Sodium silicate and hexametaphosphate promote the release of (oxyhydr)oxide nanoparticles from corroding iron

Sequestrants such as polyphosphate and sodium silicate are used widely to control iron precipitation in drinking water, but less is known about their impacts on iron corrosion scale. Here we characterize the nanoparticulate iron (oxyhydr)oxide suspensions that result from corroding cast iron coupons in solutions containing either sodium hexametaphosphate (3 mg P L−1) or sodium silicate (100 mg SiO2 L−1). We determined the elemental composition and size distribution of these suspensions using flow field-flow fractionation with ultraviolet, multielement, and multiangle light scattering detection. Both sequestrants yielded stable iron suspensions, and the pooled median radius of gyration at peak 57Fe intensity was 22 nm, corresponding to a sphere-equivalent geometric diameter of 57 nm.
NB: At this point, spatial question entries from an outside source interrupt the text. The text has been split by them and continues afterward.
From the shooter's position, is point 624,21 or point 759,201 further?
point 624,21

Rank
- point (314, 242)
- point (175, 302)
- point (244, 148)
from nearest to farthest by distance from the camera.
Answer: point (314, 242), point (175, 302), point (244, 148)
The median Feret diameter and ASTM roundness were 50 nm and 0.4, respectively, as determined by transmission electron microscopy. Lead associated readily with iron nanoparticles, and in the hexametaphosphate suspension it associated preferentially with iron over free hexametaphosphate. Sequestrants then, may interact with iron corrosion scale to yield effective transport vectors for lead in drinking water systems, even when complexation of free lead by the sequestrant is negligible.